◆ **Data to use**
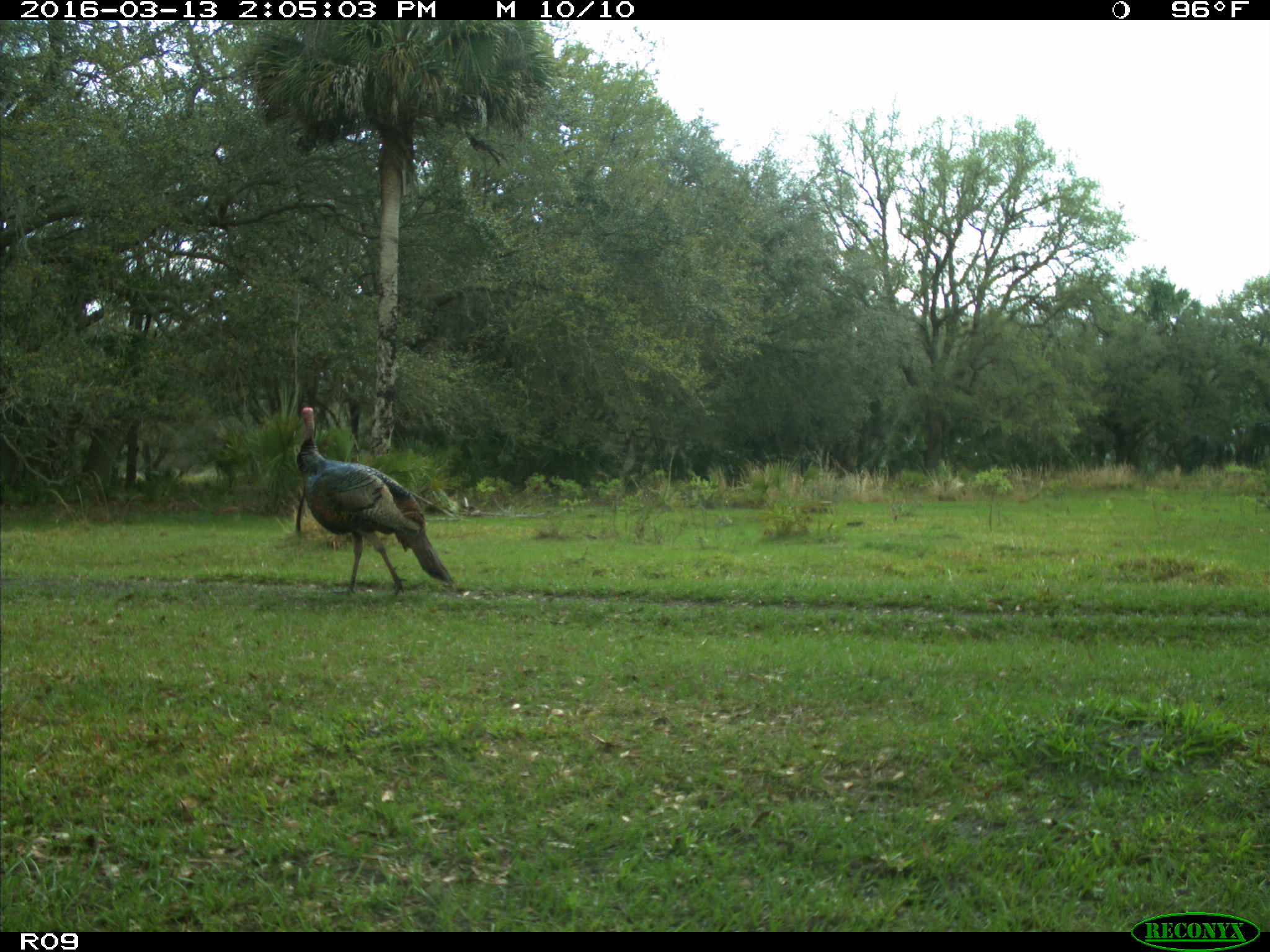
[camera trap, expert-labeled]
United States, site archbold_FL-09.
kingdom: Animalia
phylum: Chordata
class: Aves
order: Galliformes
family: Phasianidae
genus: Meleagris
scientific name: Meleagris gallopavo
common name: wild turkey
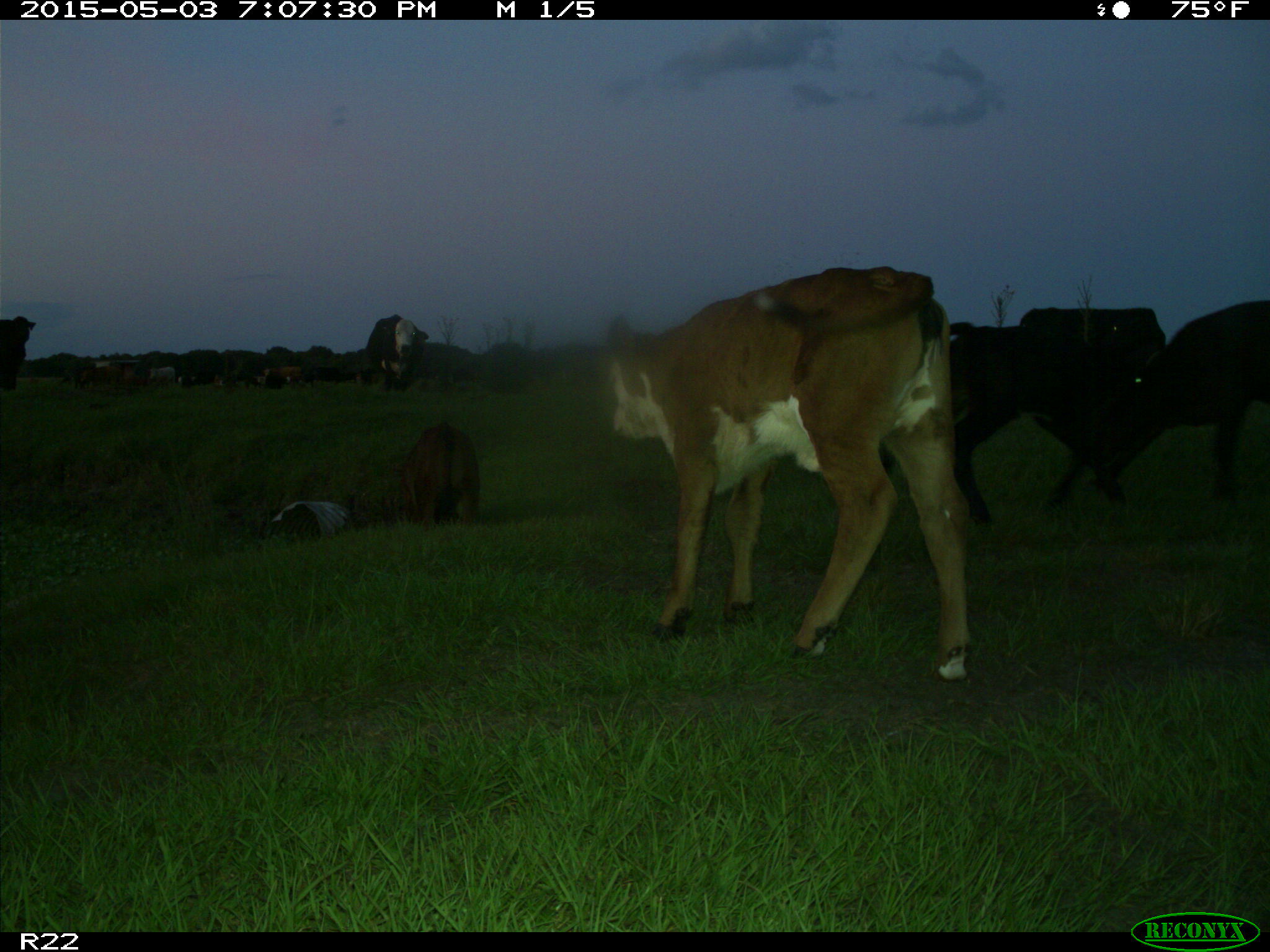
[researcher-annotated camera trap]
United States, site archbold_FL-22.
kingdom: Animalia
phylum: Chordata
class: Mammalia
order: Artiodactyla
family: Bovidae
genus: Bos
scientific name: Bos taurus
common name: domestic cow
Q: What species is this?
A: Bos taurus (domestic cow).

◆ **What you have to do**
Where does the word "site" appear in the listing? List each line that holds it.

◆ **Task result**
United States, site archbold_FL-09.
United States, site archbold_FL-22.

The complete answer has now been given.